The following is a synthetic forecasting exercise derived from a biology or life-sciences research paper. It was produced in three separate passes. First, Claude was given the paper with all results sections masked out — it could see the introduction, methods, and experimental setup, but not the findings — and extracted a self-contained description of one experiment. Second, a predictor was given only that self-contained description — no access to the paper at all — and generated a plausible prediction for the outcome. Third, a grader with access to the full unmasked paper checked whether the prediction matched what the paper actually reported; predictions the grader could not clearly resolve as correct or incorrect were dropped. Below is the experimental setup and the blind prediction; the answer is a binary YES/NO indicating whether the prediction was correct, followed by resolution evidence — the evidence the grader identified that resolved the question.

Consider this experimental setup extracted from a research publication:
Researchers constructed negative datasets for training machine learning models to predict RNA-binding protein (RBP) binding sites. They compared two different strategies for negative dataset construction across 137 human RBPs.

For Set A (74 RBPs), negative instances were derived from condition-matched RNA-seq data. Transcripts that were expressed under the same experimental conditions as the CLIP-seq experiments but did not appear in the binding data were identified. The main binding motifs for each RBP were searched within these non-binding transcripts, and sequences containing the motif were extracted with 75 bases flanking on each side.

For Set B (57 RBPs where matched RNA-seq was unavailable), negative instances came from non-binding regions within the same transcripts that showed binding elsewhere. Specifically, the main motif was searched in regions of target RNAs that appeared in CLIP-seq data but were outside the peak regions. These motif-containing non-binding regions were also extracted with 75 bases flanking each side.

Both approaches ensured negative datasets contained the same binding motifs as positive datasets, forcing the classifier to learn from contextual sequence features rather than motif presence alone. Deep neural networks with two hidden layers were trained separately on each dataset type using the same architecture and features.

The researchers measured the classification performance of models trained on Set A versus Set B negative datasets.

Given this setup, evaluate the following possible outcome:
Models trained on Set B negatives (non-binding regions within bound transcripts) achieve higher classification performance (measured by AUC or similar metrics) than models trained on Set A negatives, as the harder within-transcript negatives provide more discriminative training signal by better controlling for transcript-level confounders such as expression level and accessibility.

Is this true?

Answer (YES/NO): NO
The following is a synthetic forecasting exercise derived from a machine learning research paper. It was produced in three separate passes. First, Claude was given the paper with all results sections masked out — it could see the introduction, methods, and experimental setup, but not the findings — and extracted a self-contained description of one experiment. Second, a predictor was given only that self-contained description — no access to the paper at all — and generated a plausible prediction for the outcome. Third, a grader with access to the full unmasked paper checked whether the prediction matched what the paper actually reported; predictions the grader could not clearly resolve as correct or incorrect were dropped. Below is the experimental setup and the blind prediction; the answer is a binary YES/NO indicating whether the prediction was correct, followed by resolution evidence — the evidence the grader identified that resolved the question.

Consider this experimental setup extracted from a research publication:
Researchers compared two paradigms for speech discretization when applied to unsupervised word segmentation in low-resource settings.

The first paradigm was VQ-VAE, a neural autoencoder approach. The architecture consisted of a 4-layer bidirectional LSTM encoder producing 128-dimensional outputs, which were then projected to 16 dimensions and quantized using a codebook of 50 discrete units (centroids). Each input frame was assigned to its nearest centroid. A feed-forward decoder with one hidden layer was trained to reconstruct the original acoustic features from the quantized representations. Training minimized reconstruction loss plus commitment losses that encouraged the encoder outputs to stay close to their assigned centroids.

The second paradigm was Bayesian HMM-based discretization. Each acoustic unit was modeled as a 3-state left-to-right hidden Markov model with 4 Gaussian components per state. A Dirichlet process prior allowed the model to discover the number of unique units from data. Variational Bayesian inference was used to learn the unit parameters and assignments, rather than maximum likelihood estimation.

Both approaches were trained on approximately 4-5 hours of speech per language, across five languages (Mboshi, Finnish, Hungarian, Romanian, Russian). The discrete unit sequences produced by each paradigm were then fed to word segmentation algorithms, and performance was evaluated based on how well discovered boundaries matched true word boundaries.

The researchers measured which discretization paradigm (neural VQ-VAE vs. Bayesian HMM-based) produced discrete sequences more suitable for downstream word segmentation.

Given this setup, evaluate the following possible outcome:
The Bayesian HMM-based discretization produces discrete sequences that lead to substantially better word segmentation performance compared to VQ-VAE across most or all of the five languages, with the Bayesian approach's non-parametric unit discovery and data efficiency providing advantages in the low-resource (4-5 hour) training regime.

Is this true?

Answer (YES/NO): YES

* * *

**What you will do:** Wherever a line in the listing contains the word "datasets", copy that line out.

**Answer to the exercise:**
Researchers constructed negative datasets for training machine learning models to predict RNA-binding protein (RBP) binding sites. They compared two different strategies for negative dataset construction across 137 human RBPs.
Both approaches ensured negative datasets contained the same binding motifs as positive datasets, forcing the classifier to learn from contextual sequence features rather than motif presence alone. Deep neural networks with two hidden layers were trained separately on each dataset type using the same architecture and features.
The researchers measured the classification performance of models trained on Set A versus Set B negative datasets.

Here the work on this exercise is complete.